Then I forgave him. I could never stay angry with him for long, and he knew it. It allowed him to pull all the strings in our relationship -– holding the potential of losing him over my head. It always worked.
But when you’ve invested so long, you don’t want to walk away. You hold on to the good times, his good sides -- even when they surface with increasing rarity. You never imagine it would eventually be him to drop you. It couldn’t be, after all this time, when you were so good to him, always. It just wouldn’t be fair.
Except that’s exactly what happened. One day, after over a decade –- you get an email –- the day after a dear friend of yours dies, no less. And it’s just …over. His choice.

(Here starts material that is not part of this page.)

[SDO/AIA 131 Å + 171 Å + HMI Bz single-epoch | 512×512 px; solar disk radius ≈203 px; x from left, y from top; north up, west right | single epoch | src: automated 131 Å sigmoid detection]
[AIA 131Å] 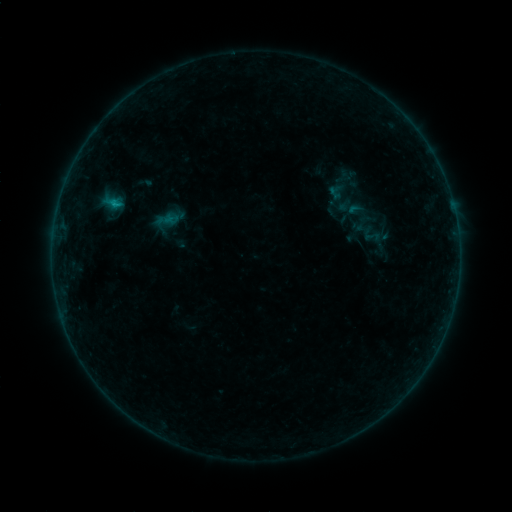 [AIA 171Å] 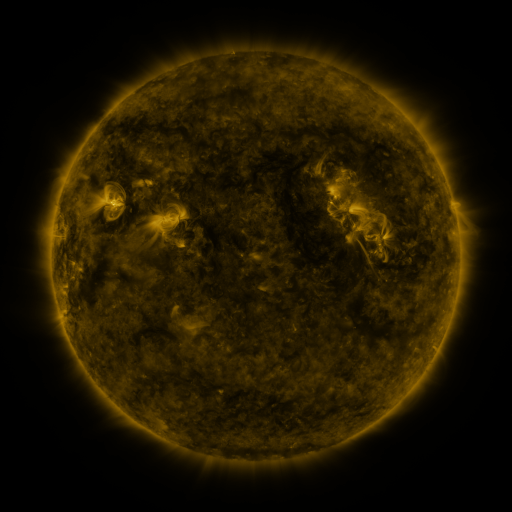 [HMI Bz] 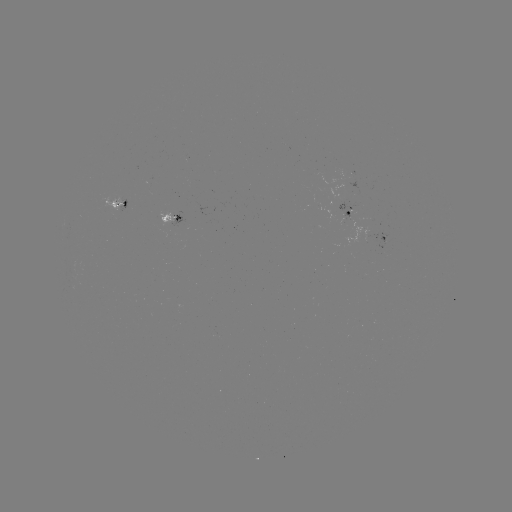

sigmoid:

It’s cold and finite and you go a little crazy. You are blindsided. You can’t believe you were so wrong about this person for so long -– that in reality, he didn’t care about you at all. That you gave him so much –- and he took even more, that you can’t ever get back. And you just feel like your soul has left your body. Like everything you ever believed was a crazy cruel lie and you have no idea what to do with any of it anymore.
And, no, he wasn’t your soul. But he’s just destroyed everything you believed about yourself -– maybe even the greater compass of the power of good winning over evil -– and, yes, even your now blighted delusional beliefs in the inherent goodness of him. And you want to tell him all this so badly. But you can’t. And that’s possibly the worst part of all.
This happened three months ago. I still can’t really understand why he did what he did, and I still have all these feelings I have no idea what to do with. I’m filled with hurt and anger -– but also, a sense of loss.
I understand now it’s not him I miss, but the idea of him -– a him that never actually existed in the first place. And I have no idea what to do with any of it. Mostly, I just feel a sense of emptiness and betrayal. I honestly don’t know how I’ll ever trust again at this point -– and worst of all, I know the penultimate blame goes to myself.